*** PASSAGE PROVIDED

Companies and investors are waking
up to dividends-but will it last?
Corporate dividends generally went the way of the
dodo bird in the booming 1990s. Almost, but not quite. All but
forgotten and shunned by corporations in favor of stock buybacks-which
increase earnings per share-dividends today are making a strong
comeback, thanks partly to a tax cut that slashed tax rates on
dividends by more than 50% for affluent investors. Over the next ten
years, as millions of baby boomers age and retire, dividends and tax
efficiency are expected to play major roles in income-seeking
investors' portfolios.
At a recent conference in New York City, sponsored
by Boston-based investment firm Eaton Vance Corp., known for its
tax-efficient mutual funds, the focus was on dividends, taxes and
public policy issues, and their effects on the capital markets and
investors. The conference was held to highlight results of an Eaton
Vance survey that found senior finance executives at dividend-paying
companies overwhelmingly in favor of extending President Bush's tax
cuts beyond 2008, when they're set to expire.

******
*** MATERIAL PROVIDED

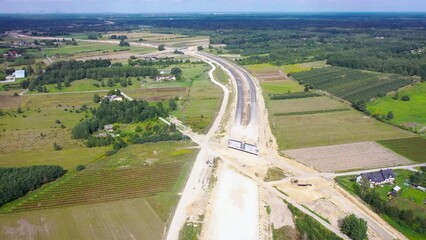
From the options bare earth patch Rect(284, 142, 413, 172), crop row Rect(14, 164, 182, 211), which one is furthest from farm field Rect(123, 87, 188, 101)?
bare earth patch Rect(284, 142, 413, 172)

******

DIRECTIVES:
[a] Transcribe everything in the dividends article from "At a recent" down to "set to expire.".
[b] Write the next part of the article on the dividend comeback, picking up after its final sentence.

WRITTEN ANSWERS:
[a]
At a recent conference in New York City, sponsored
by Boston-based investment firm Eaton Vance Corp., known for its
tax-efficient mutual funds, the focus was on dividends, taxes and
public policy issues, and their effects on the capital markets and
investors. The conference was held to highlight results of an Eaton
Vance survey that found senior finance executives at dividend-paying
companies overwhelmingly in favor of extending President Bush's tax
cuts beyond 2008, when they're set to expire.

[b]
Congress is currently debating the issue. Findings
of the firm's seventh annual investor survey show similar support among
individual investors, with seven of ten in favor of extending the cuts.
But the surveys also pointed out that many investors remain confused
about how to invest for tax efficiency, and retain unrealistic
expectations about potential capital gains distributions.
As an illustration of such large distributions, fund
tracker Lipper Inc. found that $124 billion of long-term capital gains
were distributed by open-end equity mutual funds in 2005. This amounted
to 168% more than 2004's distributions, and was comparable to
distributions in 1998, which was the third-highest level ever of
distributions from open-end equity funds.
A New Era Of Investing
"The dynamic still exists for unnecessarily large
distributions. Investors would be well advised to protect themselves
from unnecessary taxes by holding high turnover equity funds in their
retirement accounts and seeking tax-managed funds to hold in taxable
accounts," urged Duncan W.
Richardson, executive vice president and chief
equity investment officer of Eaton Vance Management.
Richardson, who moderated the panel discussion,
opened the meeting with a reference to Graham and Dodd's classic book,
"Security Analysis," published in 1934: "The prime purpose of a
business corporation is to pay dividends to its owners. A successful
company is one which can pay dividends regularly and presumably
increase the rate as time goes on."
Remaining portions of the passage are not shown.